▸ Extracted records
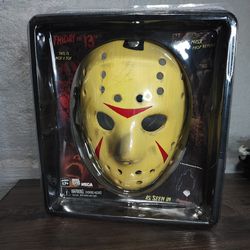Jason Voorhees Mask Replica 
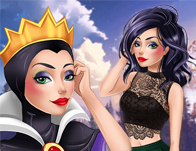Evil Queen's Modern Makeover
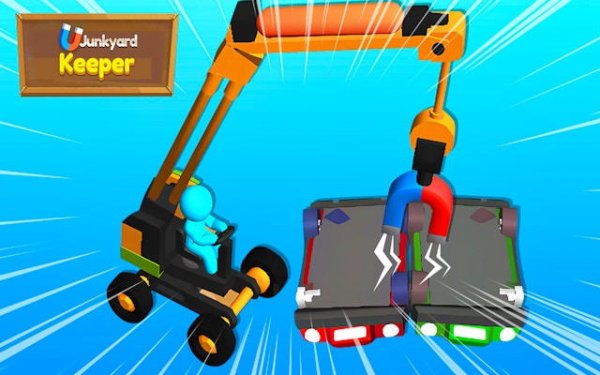 Junkyard Keeper: Creative Recycling Simulator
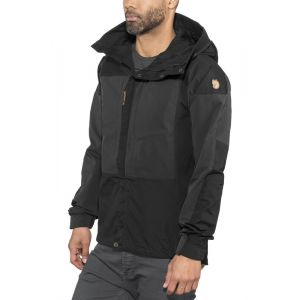Image de Fjällräven Keb Jacket M Veste de Sport Homme, Black, FR : L (Taille Fabricant : L)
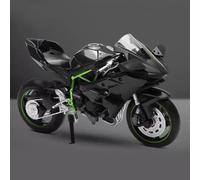TYNBV Modèle de Collection 1:12 pour Kawasaki Ninja H2R Modèle De Moto en Alliage, Jouet Collection Voiture, Cadeau
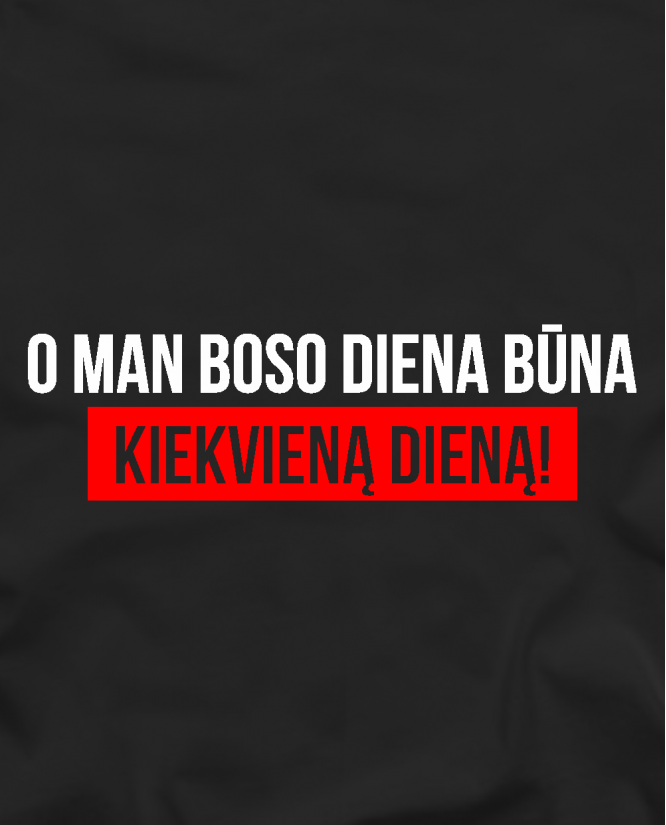 Boso diena 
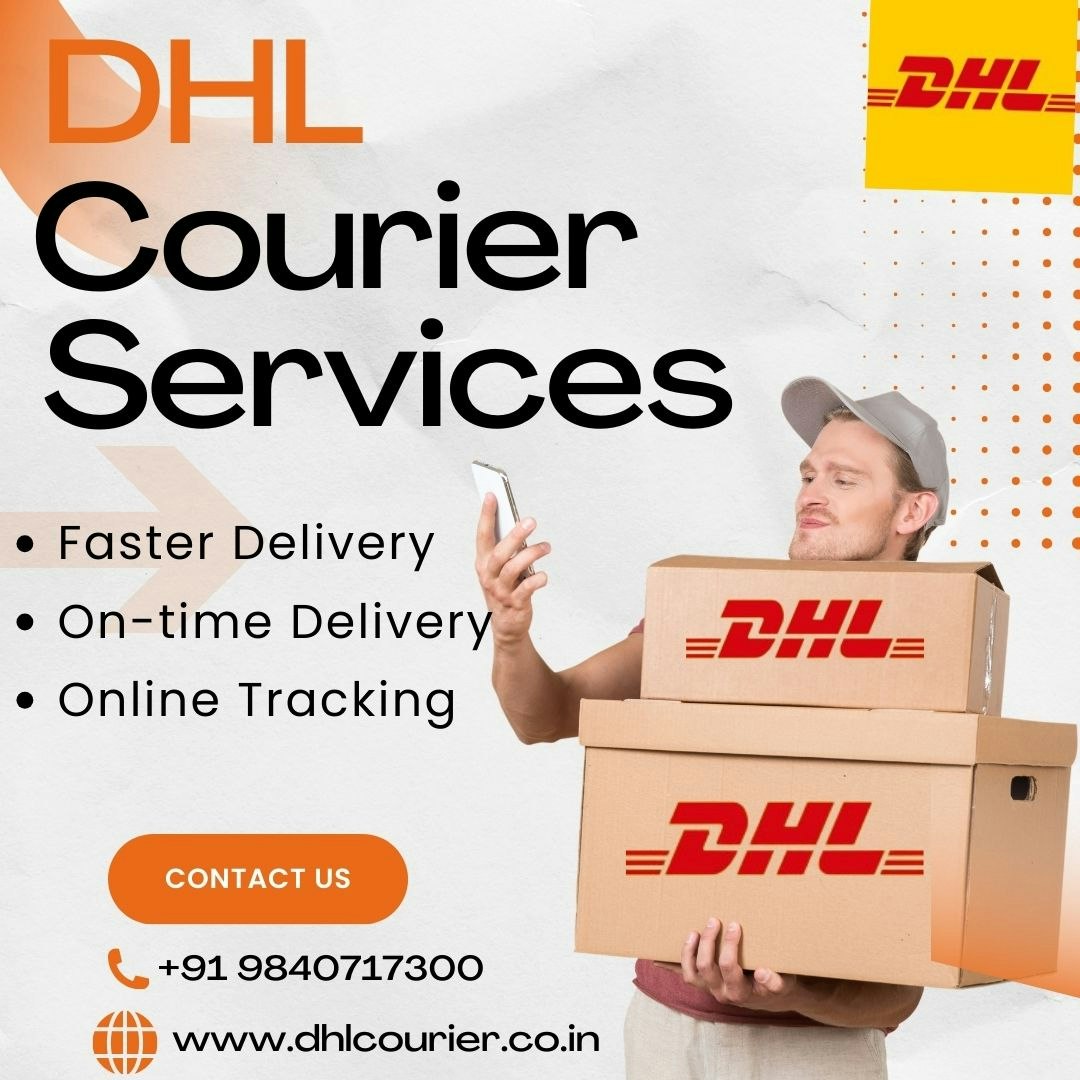 Média Courrier DHL - Courier DHL à Chennai 1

▸ PROBLEM TO WORK ON
In your copy of the entries above, keep the text exact and leave out the pictures.

▸ ANSWER TO THE PROBLEM
Jason Voorhees Mask Replica 
Evil Queen's Modern Makeover
 Junkyard Keeper: Creative Recycling Simulator
Image de Fjällräven Keb Jacket M Veste de Sport Homme, Black, FR : L (Taille Fabricant : L)
TYNBV Modèle de Collection 1:12 pour Kawasaki Ninja H2R Modèle De Moto en Alliage, Jouet Collection Voiture, Cadeau
 Boso diena 
 Média Courrier DHL - Courier DHL à Chennai 1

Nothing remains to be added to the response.